La promesse politique, en elle-même, n’est pas automatiquement illégale. Il faut ici faire une distinction essentielle entre une promesse électorale et l’achat direct d’un vote.
Le droit fédéral interdit notamment de payer ou d’offrir de payer quelqu’un pour s’inscrire sur les listes électorales ou pour voter dans une élection fédérale. Le ministère américain de la Justice considère explicitement le paiement de personnes en échange de leur vote comme une forme de fraude électorale fédérale.
Mais la proposition de Trump, telle qu’elle a été formulée, est différente. Il ne dit pas : “Votez républicain et vous recevrez 5 000 dollars.”
Il dit en substance : “Si les républicains conservent le contrôle du Congrès, un paiement de 5 000 dollars sera distribué aux adultes américains.” La nuance juridique est énorme.
Le paiement promis serait censé bénéficier à l’ensemble des personnes répondant aux critères, indépendamment de leur vote individuel. Un électeur démocrate pourrait donc, en théorie, recevoir les mêmes 5 000 dollars qu’un électeur républicain. Ce n’est pas la même chose que remettre 5 000 dollars à quelqu’un en échange de son bulletin de vote.

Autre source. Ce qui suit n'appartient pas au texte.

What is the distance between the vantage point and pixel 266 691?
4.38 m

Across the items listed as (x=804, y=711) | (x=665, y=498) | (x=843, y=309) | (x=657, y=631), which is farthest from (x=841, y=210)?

En revanche, si le gouvernement conditionnait effectivement le versement au fait d’avoir voté pour un candidat ou un parti précis, on entrerait dans un territoire juridique radicalement différent et potentiellement criminel.
Pour l’instant, rien dans l’annonce rapportée ne permet d’affirmer que Trump propose un mécanisme de ce type.
Mais alors, peut-il vraiment le faire ?
Oui, si le Congrès adopte une loi qui l’autorise et prévoit le financement.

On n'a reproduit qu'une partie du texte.